S. D. South1, M. Boeck2, J. E. Foianini1, M. Swaroop1 1Northwestern University,Surgery,Chicago, IL, USA 2Cornell University,General Surgery,Ithaca, NY, USA
Introduction: Ninety percent of injury-associated deaths occur in low-and middle-income countries (LMICs), most in the pre-hospital setting. We sought to describe obstacles to, and propose novel solutions for, developing a pre-hospital system in Santa Cruz de la Sierra, Bolivia, which lacks a formal emergency medical response system.
Methods: From August to December 2016, needs-based assessments were performed with local stakeholders, including policy makers, physicians, and firefighters via interviews and focus groups. Questions focused on a review of available resources, previous attempts to establish pre-hospital system elements, and current medical-legal culture.

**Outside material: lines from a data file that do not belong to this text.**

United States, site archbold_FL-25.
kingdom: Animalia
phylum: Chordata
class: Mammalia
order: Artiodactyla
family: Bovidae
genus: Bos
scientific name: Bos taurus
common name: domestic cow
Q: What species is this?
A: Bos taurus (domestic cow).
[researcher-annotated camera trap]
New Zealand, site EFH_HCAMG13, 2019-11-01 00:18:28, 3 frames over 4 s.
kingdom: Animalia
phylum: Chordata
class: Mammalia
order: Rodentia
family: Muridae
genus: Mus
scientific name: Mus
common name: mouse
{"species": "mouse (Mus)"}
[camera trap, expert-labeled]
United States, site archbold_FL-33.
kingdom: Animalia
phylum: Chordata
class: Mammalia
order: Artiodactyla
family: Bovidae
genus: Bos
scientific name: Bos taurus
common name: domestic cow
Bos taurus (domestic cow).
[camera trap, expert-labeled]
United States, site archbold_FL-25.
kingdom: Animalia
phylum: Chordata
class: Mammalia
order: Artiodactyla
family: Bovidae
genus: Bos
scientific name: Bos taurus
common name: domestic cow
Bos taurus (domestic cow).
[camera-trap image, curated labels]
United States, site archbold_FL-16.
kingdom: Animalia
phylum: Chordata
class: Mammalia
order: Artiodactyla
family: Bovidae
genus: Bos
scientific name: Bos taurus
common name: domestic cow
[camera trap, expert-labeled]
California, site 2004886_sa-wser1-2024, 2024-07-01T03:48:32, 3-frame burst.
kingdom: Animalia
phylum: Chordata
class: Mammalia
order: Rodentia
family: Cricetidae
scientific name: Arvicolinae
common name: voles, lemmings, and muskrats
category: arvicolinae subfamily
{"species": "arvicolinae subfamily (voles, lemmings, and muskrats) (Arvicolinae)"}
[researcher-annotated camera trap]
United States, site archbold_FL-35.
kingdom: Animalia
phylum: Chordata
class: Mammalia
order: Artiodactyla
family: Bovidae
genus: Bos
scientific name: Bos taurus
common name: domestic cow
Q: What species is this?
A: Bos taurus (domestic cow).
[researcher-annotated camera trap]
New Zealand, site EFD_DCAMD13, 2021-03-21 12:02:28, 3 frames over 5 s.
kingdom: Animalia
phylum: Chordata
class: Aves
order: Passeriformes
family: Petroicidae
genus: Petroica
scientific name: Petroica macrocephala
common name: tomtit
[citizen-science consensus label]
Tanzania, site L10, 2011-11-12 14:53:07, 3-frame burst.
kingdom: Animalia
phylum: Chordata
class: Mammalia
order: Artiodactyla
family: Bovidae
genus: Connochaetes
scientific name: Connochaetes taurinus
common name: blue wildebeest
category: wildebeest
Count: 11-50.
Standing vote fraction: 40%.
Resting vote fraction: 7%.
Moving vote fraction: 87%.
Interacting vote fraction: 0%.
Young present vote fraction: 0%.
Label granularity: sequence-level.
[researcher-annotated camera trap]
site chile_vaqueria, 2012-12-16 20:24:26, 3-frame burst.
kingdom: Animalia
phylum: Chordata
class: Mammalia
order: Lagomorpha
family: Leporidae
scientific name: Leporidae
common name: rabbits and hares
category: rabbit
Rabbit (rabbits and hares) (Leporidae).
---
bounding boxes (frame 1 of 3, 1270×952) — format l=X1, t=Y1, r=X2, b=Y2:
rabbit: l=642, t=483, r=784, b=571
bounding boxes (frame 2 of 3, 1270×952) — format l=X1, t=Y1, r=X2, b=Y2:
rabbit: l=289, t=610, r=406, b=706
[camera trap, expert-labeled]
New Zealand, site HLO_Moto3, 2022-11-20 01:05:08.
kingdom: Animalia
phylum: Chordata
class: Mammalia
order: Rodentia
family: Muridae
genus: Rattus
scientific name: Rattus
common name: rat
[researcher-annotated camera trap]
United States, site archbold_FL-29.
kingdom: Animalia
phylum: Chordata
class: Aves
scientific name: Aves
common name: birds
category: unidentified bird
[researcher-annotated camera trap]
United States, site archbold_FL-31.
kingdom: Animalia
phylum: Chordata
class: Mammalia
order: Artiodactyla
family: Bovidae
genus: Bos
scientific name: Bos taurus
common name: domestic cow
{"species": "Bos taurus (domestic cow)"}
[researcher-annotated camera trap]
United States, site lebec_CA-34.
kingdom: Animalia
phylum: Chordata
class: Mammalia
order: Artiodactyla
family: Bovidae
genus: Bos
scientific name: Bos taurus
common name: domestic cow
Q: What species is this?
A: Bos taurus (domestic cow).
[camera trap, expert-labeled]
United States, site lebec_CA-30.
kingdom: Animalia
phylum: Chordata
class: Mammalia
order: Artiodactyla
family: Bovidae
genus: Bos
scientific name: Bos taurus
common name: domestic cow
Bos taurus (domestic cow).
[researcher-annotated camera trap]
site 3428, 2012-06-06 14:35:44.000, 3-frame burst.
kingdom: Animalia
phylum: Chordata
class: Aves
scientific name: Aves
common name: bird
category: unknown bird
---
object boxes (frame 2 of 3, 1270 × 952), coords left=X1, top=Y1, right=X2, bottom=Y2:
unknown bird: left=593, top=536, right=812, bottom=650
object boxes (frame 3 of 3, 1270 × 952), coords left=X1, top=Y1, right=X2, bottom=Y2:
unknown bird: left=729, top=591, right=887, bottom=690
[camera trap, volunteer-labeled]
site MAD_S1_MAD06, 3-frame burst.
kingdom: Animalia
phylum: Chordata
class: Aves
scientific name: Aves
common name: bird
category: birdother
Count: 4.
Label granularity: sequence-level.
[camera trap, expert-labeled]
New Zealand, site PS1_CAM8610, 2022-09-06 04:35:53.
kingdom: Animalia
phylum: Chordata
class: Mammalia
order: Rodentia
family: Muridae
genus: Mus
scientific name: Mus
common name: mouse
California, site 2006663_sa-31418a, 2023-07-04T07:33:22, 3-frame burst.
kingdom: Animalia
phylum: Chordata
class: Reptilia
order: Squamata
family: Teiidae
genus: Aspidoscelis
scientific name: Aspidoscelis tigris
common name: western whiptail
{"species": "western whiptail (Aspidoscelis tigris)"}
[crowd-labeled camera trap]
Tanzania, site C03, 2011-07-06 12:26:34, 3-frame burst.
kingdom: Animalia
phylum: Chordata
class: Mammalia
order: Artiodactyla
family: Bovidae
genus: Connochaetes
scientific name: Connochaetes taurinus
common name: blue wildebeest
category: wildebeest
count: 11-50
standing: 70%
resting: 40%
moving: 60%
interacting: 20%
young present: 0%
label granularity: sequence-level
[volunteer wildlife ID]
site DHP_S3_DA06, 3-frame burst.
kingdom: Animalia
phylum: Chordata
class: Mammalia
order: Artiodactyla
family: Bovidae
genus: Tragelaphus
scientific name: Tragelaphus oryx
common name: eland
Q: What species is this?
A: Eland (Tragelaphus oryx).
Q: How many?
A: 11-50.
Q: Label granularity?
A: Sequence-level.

Results: In Santa Cruz de la Sierra there are two classes of ambulances: private and public. Private ambulance services respond to unique eight-digit telephone numbers. There is no emergency number for public ambulances or for communicating with authorities during a medical emergency. Law enforcement plays no formal role in providing or coordinating emergency medical care. Ambulances are not regulated and operate with varying levels of medical equipment and training. The Bolivian system of referencia y contrareferencia (the inter-hospital patient transfer system) is the sole user of public ambulances, and does not respond to public requests for emergency services. The call center for coordinating inter-hospital transfers is housed within the operational center that responds to large-scale disasters and possesses the necessary resources to serve as a potential dispatch center. There are no governmentally recognized or accredited pre-hospital personnel training standards, resulting in a paucity of medical care during transport. Policy makers consider the absence of trained personnel as the most cumbersome barrier to legislation supporting effective pre-hospital care. There is a large pool of unemployed and underemployed physicians in the region. Within this group there is a desire to work as public volunteers in exchange for additional training and field experience, which stakeholders recognize as an untapped resource.
Conclusion: Critical pre-hospital system deficits, and the recognition of underutilized resources, prompted our group to propose a strategy to merge unmet needs with untapped reserves in Santa Cruz de la Sierra. Specifically, this translated into a service-learning program that will provide didactic courses and field training to unemployed and under-employed physicians in exchange for ambulance staffing. In response to this proposal, the department of health invited our group to write legislation to support a pre-hospital system, including mandates that establish a single medical emergency response number, regulatory services for ambulance dispatch, and policy supporting pre-hospital training programs. This study demonstrates how collaborative assessment can be used to derive novel solutions to, and drive legislative policy support for, trauma systems in LMIC’s.